Eastern Petroleum Chairman Fernando L. Martinez said the pilot units of 12 light commercial vehicles will arrive this December and will be ramped up to 500 units next year.
An investment of R200 million is also cast in the company’s blueprint for a showroom that will be sited along the stretch of Manila-Cavite Expressway (Cavitex), a project that will likely take off next year.
Martinez said “the planned showroom’s site was originally intended for a major gasoline station, but we can just have a smaller station there and have the site allotted for the showroom.”
He similarly divulged that the company would be putting up a subsidiary for its diversifying venture in the transport sector, envisioned to be an integral part of the fleet modernization program being pushed by the Department of Transportation.
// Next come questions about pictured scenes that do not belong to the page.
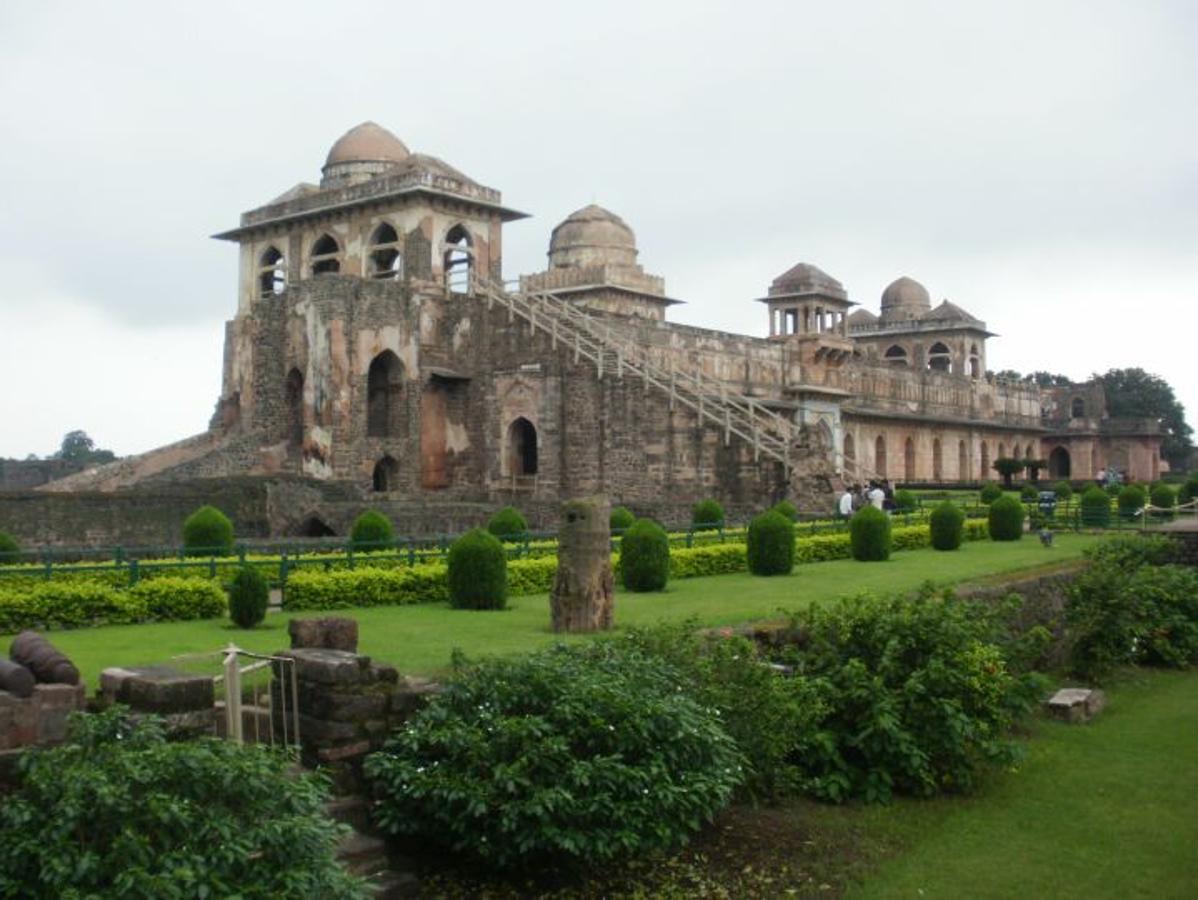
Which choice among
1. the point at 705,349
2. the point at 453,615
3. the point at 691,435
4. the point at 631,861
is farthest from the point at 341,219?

Eastern Petroleum inked a deal last month with Russian firm GAZ Group, granting the Filipino company the rights “for distribution and aftersales service of GAZ’s light commercial vehicles,” including its Gazelle Next 17-seater minibus and Gazelle Next City Line 20-seater bus.
The Philippine government’s fleet modernization program is partly anchored on a paradigm intending to replace the old buses plying the country’s major thoroughfares.
According to Martinez, his company’s tie-up deal with the Russian firm will allow them “to aggressively participate in public transport modernization that badly needs private and public sector investments.”
The Gazelle Next Family has a line of light commercial vehicles, ranging from trucks, utility vehicles, vans and minibuses – and equipped with technologies utilizing diesel, gasoline or gas engines.
For the Philippine fleet modernization program, it was envisioned that at first stage in year 2023, the target will be to roll out roughly 200,000 units of new bus fleets – that could either be minibuses, medium or large buses.
In tandem with that move would be the targeted opening of new bus routes – by at least 150 – within the specified timeframe.
Additionally, more than 200,000 units of the widely used jeepneys would also be up for replacement in the next five years.